The Farmington School Board met Tuesday evening to discuss ways to cut the budget and the use of textbooks.
The first topic was the budget and a chance to see if there was any way to make some cutbacks.
Dave Buerck asked about the Adequate Yearly Progress, or AYP, and what is being done since the district did not meet requirements last year. He asked if any adjustments have been made to change that?
“We are going to direct educating in that area with some of the stimulus money. We haven’t necessarily pulled the trigger on some things because some scores are not in yet, but we are looking at areas to work on. When the bar is raised each year you have to keep adjusting,” answered Assistant Superintendent Jeff Williams.
“We look at individual students to see their grades and attendance from seventh thru ninth, if necessary. We use benchmarks to make sure students stay on task and we have had a lot of success with the students and this program. We also have academic labs where students are helped by tutors,” added Farmington High School Principal Matt Ruble.
The statewide average spent to educate a student is $9,300, and Farmington averaged about $7,700, according to Buerck. “This board and future boards will have to deal with this. We will have to look at the tax rate carefully and analyze.”
Jane Bates asked about the insurance, consultant fees and broker fees for the district, and if the district could afford to cut back those items in the budget.
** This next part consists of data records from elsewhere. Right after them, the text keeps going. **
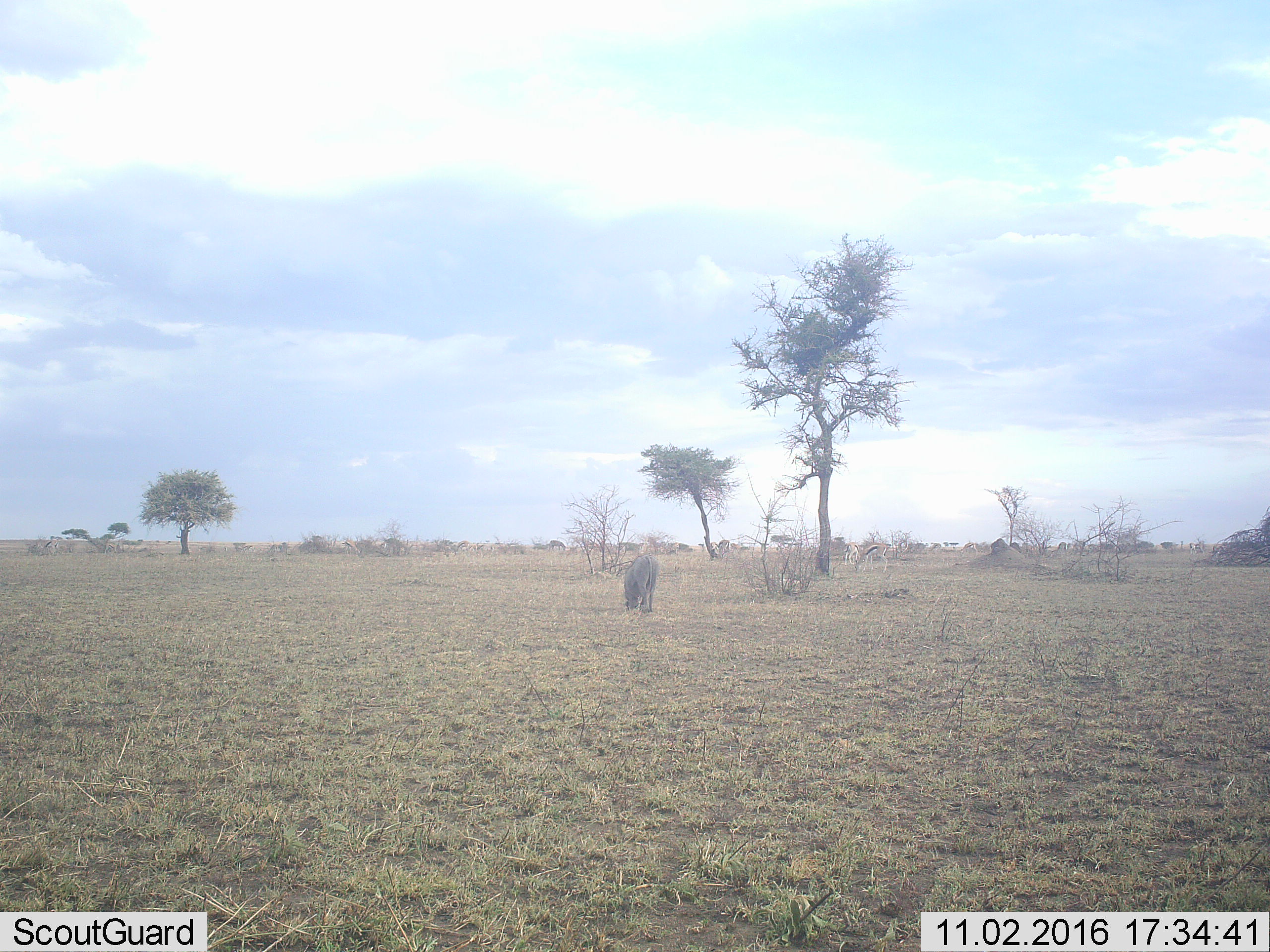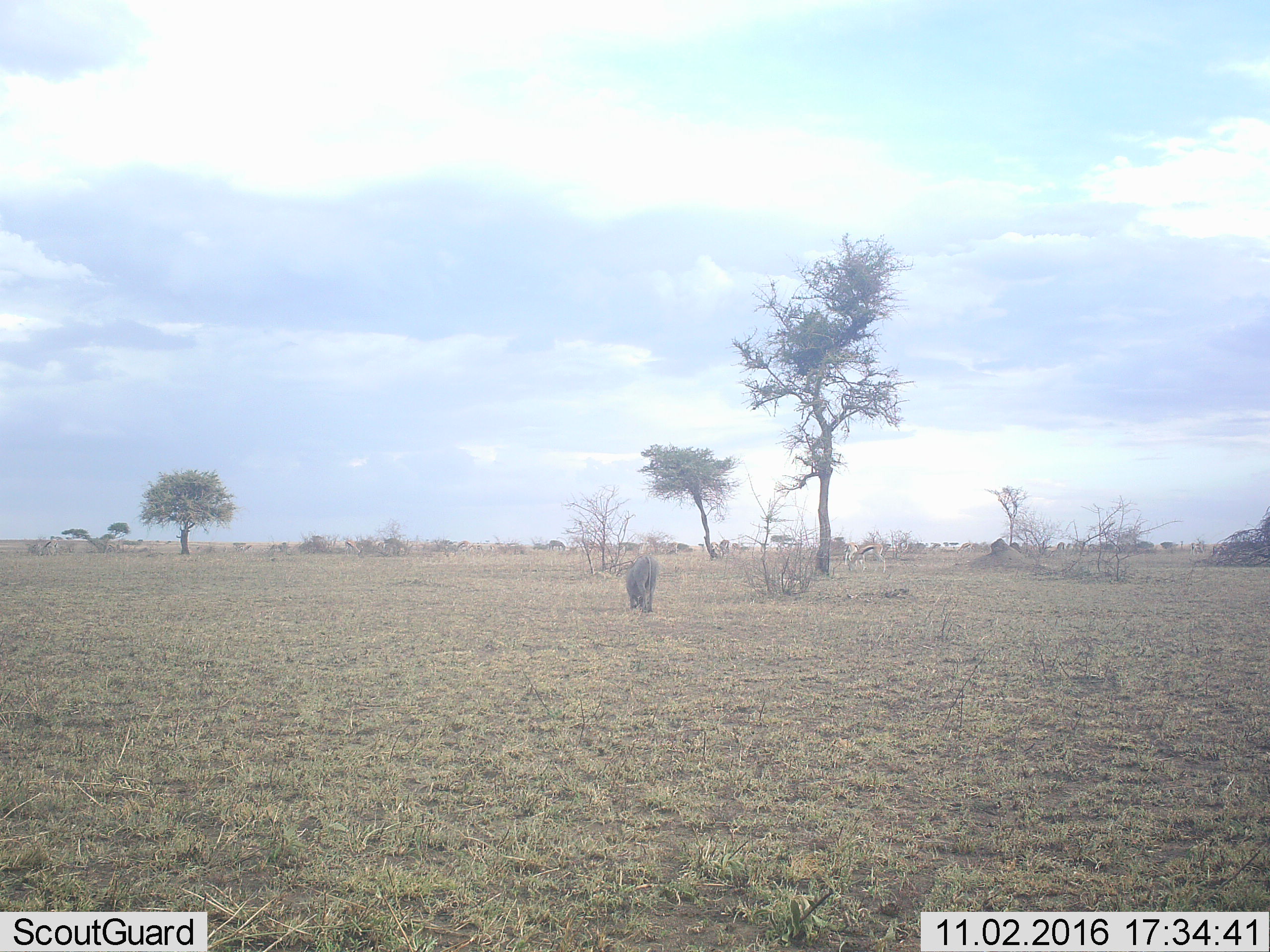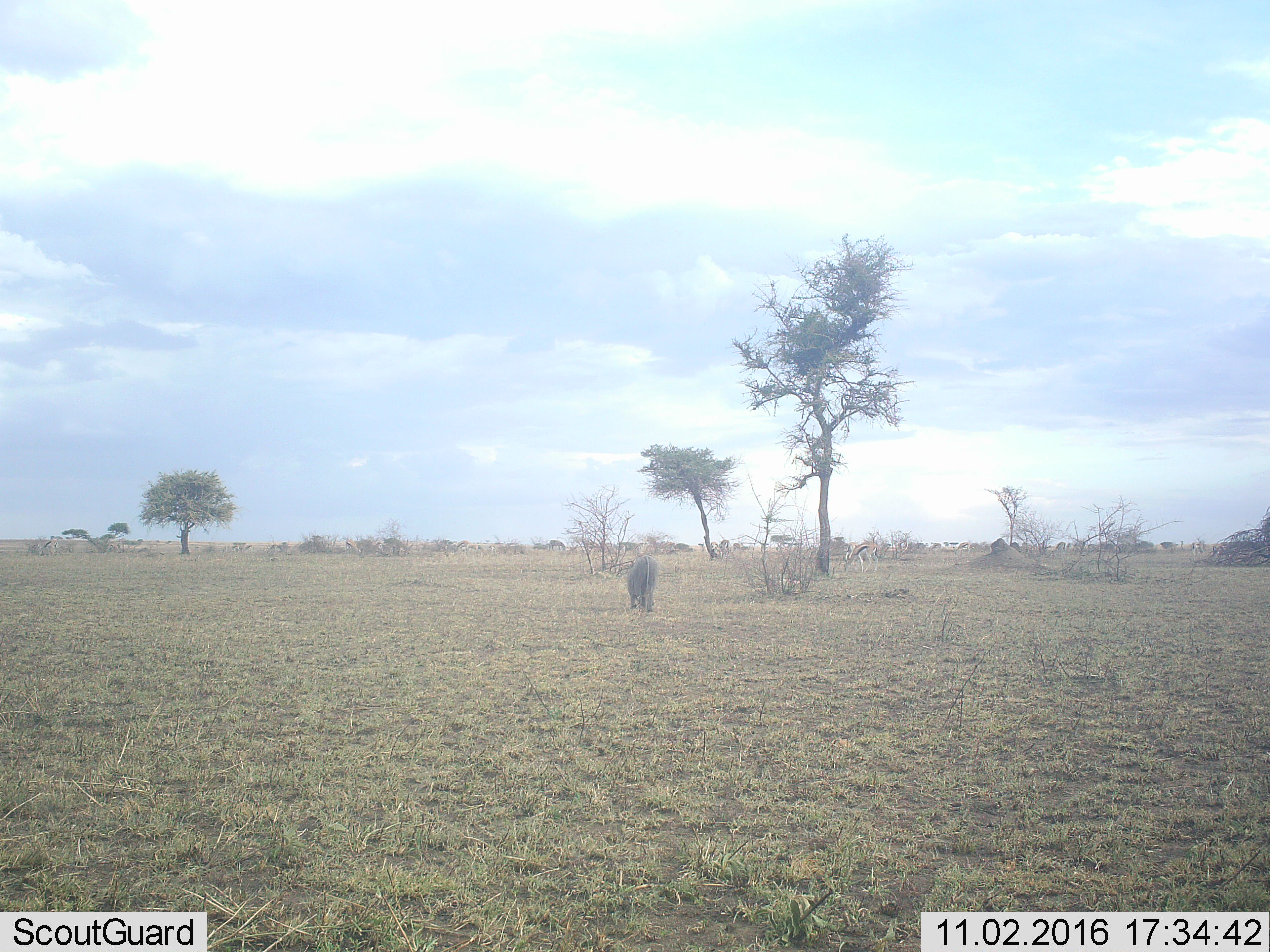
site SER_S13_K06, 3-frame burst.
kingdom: Animalia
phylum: Chordata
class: Mammalia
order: Artiodactyla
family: Bovidae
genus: Eudorcas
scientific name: Eudorcas thomsonii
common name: thomson's gazelle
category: gazellethomsons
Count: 7.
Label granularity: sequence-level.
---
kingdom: Animalia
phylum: Chordata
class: Mammalia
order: Artiodactyla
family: Suidae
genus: Phacochoerus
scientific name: Phacochoerus africanus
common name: warthog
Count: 1.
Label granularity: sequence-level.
Don Eaton, finance director, advised Bates that he would not recommend getting rid of those expenses because it saves the district money in the end. He continued to add that even though they pay a broker one percent and a consultant $600 a month for services, they save the district more than that in their insurance costs.
“It’s an independent person who evaluates proposals and he’s very knowledgeable. He helps give the district extra help with their insurance questions or problems and goes the extra mile to help,” added Eaton.
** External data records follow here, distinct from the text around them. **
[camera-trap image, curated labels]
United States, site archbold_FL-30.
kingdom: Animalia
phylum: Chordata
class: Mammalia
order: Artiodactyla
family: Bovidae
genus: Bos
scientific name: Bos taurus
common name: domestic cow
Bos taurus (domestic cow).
Bates then asked if the teachers buy their own supplies for their classrooms.
“The elementary schools’ budget wasn’t cut this past year and has been the same for the last couple years,” said Williams.
“The teachers are given money in the beginning of the year to get their rooms put together. They are given the money remaining throughout the year as they need. However, some teachers use their own money rather than asking the school for money to purchase items,” said Sheryl Robinson, Jefferson Elementary principal.
The next topic was the issue of textbooks for some of the upper level classes. Bates asked whether or not students had textbooks for all classes.
“Students do have the ability to take books home for the night to do work if they need to. They get books when they are needed,” added Ruble.
“Textbook companies write books to sell to certain states and they don’t write specifically for Missouri. However Missouri has the MAP test and it is one of the most rigorous tests. We had to look at whether they use books or learn other ways. Students don’t bring home books like they used to because the books don’t cover some of what they are tested on,” Supetindent Dr. W.L. Sanders explained.
The Farmington School Board will hold another meeting next Tuesday evening at 6 p.m. to approve the budget. The meeting will be held at the school board building on Ste. Genevieve Avenue.